Given request :: Write out the records word for word, everything from the line containing "At what distance from" down to the end of the records.

(Dataset items)
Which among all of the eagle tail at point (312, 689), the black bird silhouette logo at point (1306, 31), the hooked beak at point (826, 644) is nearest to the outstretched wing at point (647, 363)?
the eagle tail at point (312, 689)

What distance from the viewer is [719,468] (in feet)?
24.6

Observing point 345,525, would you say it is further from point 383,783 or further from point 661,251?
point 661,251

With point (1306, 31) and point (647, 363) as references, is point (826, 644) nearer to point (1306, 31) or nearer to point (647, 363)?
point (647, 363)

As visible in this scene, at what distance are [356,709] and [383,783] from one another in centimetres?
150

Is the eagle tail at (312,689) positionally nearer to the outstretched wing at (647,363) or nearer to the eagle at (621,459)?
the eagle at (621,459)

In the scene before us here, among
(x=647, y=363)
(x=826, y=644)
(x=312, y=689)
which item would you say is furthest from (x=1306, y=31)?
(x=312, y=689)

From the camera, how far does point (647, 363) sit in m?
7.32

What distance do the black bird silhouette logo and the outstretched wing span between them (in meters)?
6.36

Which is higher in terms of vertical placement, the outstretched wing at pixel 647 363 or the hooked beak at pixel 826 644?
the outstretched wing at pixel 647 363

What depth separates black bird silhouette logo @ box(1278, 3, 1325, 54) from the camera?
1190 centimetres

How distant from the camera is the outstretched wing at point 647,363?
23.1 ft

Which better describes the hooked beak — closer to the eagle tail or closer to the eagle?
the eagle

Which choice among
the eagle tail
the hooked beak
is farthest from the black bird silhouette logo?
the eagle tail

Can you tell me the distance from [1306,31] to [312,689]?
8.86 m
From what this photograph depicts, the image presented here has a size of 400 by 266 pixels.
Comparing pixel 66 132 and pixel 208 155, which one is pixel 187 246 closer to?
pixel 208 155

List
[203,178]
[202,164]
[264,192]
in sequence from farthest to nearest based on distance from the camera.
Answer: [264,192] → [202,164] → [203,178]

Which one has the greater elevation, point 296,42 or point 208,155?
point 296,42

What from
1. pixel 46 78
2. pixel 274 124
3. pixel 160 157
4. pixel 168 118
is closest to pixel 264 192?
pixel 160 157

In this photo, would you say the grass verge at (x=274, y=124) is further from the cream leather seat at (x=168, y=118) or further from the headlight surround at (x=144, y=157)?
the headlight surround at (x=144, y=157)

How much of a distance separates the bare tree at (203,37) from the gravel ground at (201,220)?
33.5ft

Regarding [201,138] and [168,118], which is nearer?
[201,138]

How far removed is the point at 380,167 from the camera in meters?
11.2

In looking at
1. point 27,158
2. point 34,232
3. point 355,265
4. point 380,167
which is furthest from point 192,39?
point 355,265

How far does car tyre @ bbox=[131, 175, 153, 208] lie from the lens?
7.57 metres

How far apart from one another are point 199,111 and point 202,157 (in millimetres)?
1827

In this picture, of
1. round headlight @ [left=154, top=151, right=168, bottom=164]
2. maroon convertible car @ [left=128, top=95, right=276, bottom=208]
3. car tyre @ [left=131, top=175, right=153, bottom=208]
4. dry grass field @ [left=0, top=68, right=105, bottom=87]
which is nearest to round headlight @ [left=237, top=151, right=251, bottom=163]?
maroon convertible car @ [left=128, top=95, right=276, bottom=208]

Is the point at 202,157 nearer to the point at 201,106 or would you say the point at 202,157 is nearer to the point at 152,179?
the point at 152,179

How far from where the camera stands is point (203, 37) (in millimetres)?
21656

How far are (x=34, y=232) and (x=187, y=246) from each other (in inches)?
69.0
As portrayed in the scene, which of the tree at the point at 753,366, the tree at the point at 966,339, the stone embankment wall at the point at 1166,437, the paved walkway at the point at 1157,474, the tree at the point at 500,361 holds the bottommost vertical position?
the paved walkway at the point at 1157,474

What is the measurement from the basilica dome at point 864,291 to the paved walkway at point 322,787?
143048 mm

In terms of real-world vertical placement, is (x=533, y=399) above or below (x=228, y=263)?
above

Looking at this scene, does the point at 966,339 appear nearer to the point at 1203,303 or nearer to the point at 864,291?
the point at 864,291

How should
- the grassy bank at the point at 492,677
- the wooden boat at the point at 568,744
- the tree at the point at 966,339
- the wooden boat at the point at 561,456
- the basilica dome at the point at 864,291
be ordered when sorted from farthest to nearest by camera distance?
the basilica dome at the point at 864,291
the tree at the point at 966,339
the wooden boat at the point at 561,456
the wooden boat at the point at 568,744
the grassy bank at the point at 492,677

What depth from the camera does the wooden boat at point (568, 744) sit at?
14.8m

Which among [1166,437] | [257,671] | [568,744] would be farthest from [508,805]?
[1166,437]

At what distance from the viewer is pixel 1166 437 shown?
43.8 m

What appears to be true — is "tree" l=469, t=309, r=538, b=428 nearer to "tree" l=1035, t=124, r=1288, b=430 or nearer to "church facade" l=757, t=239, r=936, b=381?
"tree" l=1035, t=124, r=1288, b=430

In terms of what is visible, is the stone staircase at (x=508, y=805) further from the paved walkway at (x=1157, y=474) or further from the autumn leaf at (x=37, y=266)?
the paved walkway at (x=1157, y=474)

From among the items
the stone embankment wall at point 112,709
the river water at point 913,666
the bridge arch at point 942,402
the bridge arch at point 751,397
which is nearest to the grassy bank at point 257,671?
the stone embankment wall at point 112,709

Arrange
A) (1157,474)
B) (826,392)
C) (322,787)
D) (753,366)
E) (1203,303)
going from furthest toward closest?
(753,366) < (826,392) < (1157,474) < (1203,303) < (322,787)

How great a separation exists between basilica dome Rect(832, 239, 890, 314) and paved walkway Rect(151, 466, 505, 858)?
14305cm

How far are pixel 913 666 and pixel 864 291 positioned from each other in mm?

Written solution ::
At what distance from the viewer is pixel 1166 437 shown?
43.8 m

What appears to be true — is "tree" l=469, t=309, r=538, b=428 nearer to "tree" l=1035, t=124, r=1288, b=430 or nearer to "church facade" l=757, t=239, r=936, b=381?
"tree" l=1035, t=124, r=1288, b=430

In terms of what is visible, is the stone staircase at (x=508, y=805) further from the paved walkway at (x=1157, y=474) or further from the autumn leaf at (x=37, y=266)?
the paved walkway at (x=1157, y=474)

From among the items
the stone embankment wall at point 112,709
the river water at point 913,666
the bridge arch at point 942,402
the bridge arch at point 751,397
which is nearest to the grassy bank at point 257,671?
the stone embankment wall at point 112,709

Arrange
A) (1157,474)
B) (826,392)
C) (322,787)
D) (753,366)
E) (1203,303)
going from furthest toward closest?
(753,366) < (826,392) < (1157,474) < (1203,303) < (322,787)

How great a separation exists between basilica dome Rect(832, 239, 890, 314) and paved walkway Rect(151, 466, 505, 858)?
14305cm

How far are pixel 913 666 and pixel 864 291 positioned from each other in mm?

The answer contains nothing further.